Cannot collect dump due to "Can't get a valid pmd_pte" error

Bug #1857616 reported by Guilherme G. Piccoli
10
This bug affects 1 person
Affects Status Importance Assigned to Milestone
makedumpfile (Ubuntu)
Fix Released
High
Guilherme G. Piccoli
Xenial
Opinion
Low
Guilherme G. Piccoli
Bionic
Fix Released
High
Guilherme G. Piccoli
Disco
Invalid
Undecided
Unassigned
Eoan
Fix Released
High
Guilherme G. Piccoli
Focal
Fix Released
High
Guilherme G. Piccoli

Bug Description

[Impact]

* Currently makedumpfile has 2 flaws due to: (a) out of synchronization with kernel code and, (b) kaslr handling. The first is related to a definition of a memory flag bit, whereas the second is about kaslr offset calculation - both cause similar failures when collecting the vmcore in kdump environment:

Excluding unnecessary pages : [ 46.3 %] / __vtop4_x86_64[ 39.341233]: Can't get a valid pmd_pte.
readmem: Can't convert a virtual address(ffffe05cb4000000) to physical address.
readmem: type_addr: 0, addr:ffffe05cb4000000, size:32768
__exclude_unnecessary_pages: Can't read the buffer of struct page.
create_2nd_bitmap: Can't exclude unnecessary pages.

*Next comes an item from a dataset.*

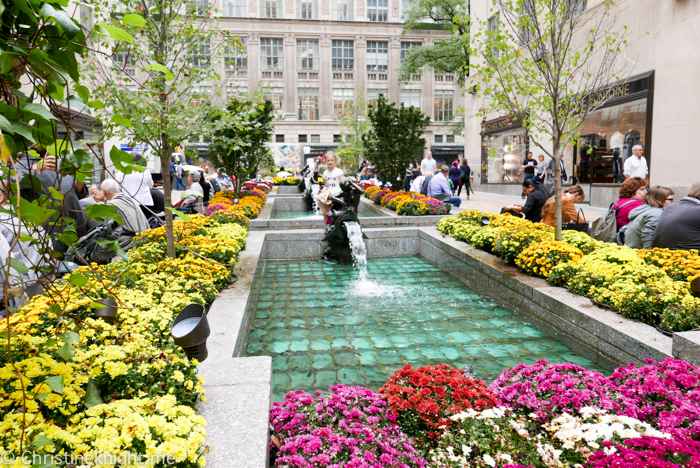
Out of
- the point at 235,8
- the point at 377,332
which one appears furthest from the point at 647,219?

* The report is mainly related to the first issue, which started to happen after the merge of kernel commit 326e1b8f83a4 ("mm/sparsemem: introduce a SECTION_IS_EARLY flag"), introduced in kernel 5.3. After this commit, a memory flag was changed and induced the error in dump collection. The fix is available in makedumpfile, as commit 7bdb468c2c ("Increase SECTION_MAP_LAST_BIT to 4"). This is hereby SRUed to Bionic (due to HWE kernel 5.3), Eoan and Focal.

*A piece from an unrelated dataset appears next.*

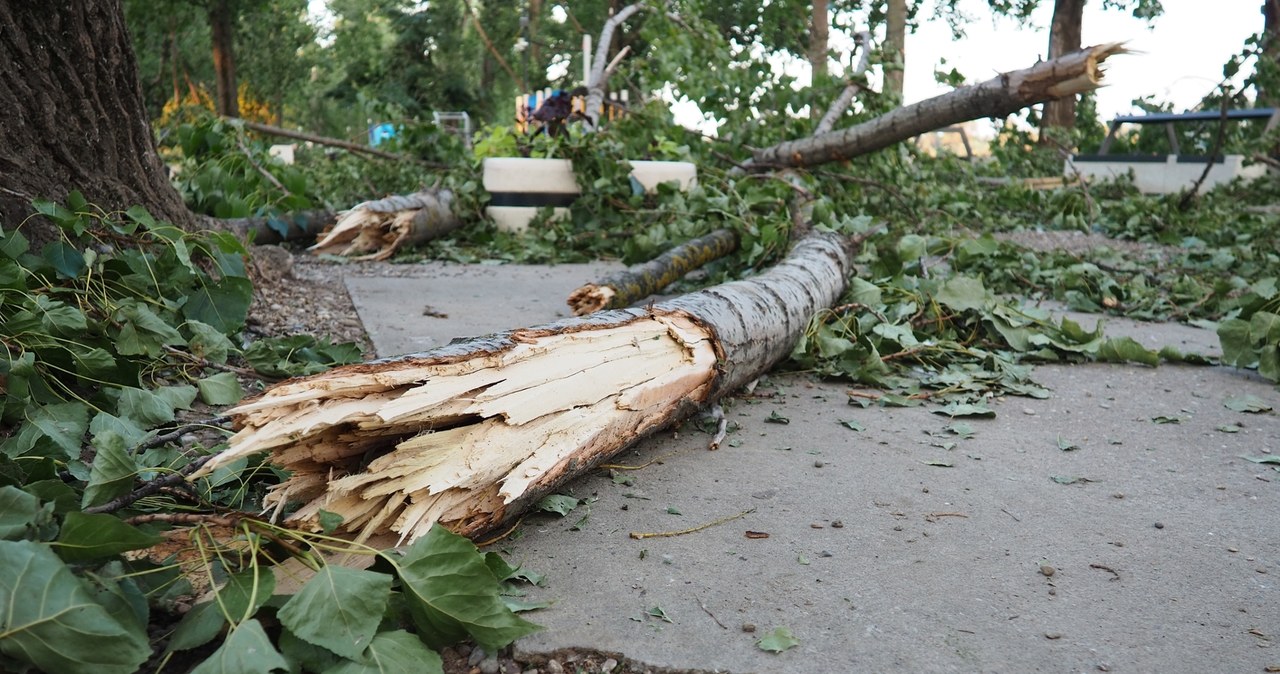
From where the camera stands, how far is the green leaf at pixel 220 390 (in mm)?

* The other issue is fixed in both Eoan and Focal, on makedumpfile 1.6.6-based version. It is related with the kaslr offset: if the offset is small enough, we may return 0 wrongly in get_kaslr_offset_x86_64(), causing the vmcore collection to fail or even worse, to erase unintended data from the memory dump. This is fixed by makedumpfile commit 3222d4ad04 ("x86_64: fix get_kaslr_offset_x86_64() to return kaslr_offset correctly"), which isn't present in versions before 1.6.6. We hereby SRU this fix for Bionic.

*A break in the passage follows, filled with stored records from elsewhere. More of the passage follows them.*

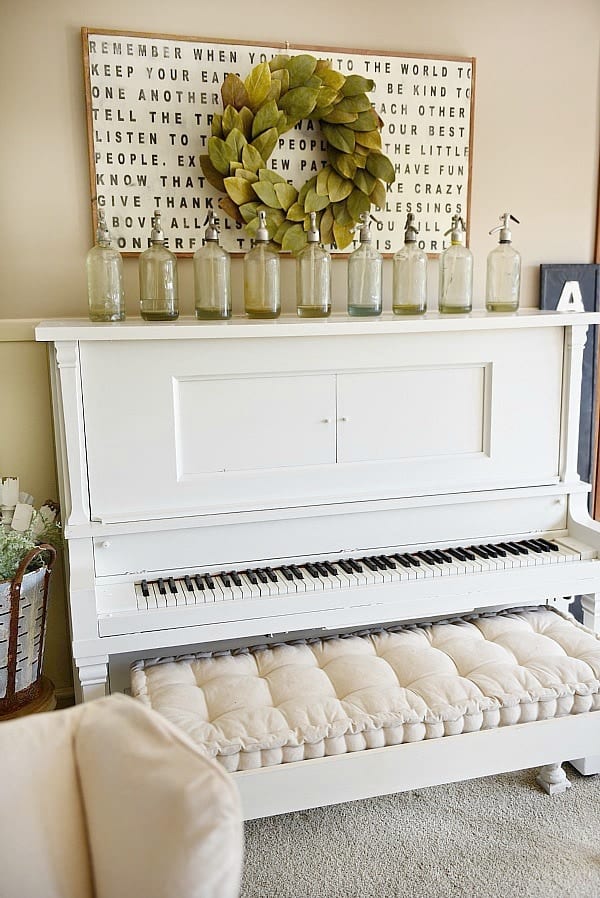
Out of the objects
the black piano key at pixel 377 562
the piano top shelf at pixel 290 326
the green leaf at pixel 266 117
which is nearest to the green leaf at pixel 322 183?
the green leaf at pixel 266 117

* Notice this modification is being worked concurrently with other kdump-tools' changes in LP #1828596.

[Test Case]

1) Deploy an Eoan VM e.g. with uvt-kvm;
2) Set-up console output in the guest;
3) Install the kdump-tools package;
4) Configure and collect a dump (with sysrq to panic the system) - the error aforementioned is observed given Eoan kernel is 5.3-based.

[Regression Potential]

* The modifications hereby proposed are minimal and scope-constrained to makedumpfile in x86_64; both are merged in makedumpfile upstream, one of them being already released in E/F. An unlikely regression would potentially fails vmcore collection in kdump environment.

Revision history for this message
Guilherme G. Piccoli (gpiccoli) wrote :

This proved not to be the case; in fact, the issue was caused by a change in kernel that changed a bit and hence, the vmcore collection failed.

The culprit was kernel commit 326e1b8f83a4 ("mm/sparsemem: introduce a SECTION_IS_EARLY flag"), introduced in kernel 5.3.
The makedumpfile fix for this comes in commit 7bdb468c2c ("Increase SECTION_MAP_LAST_BIT to 4").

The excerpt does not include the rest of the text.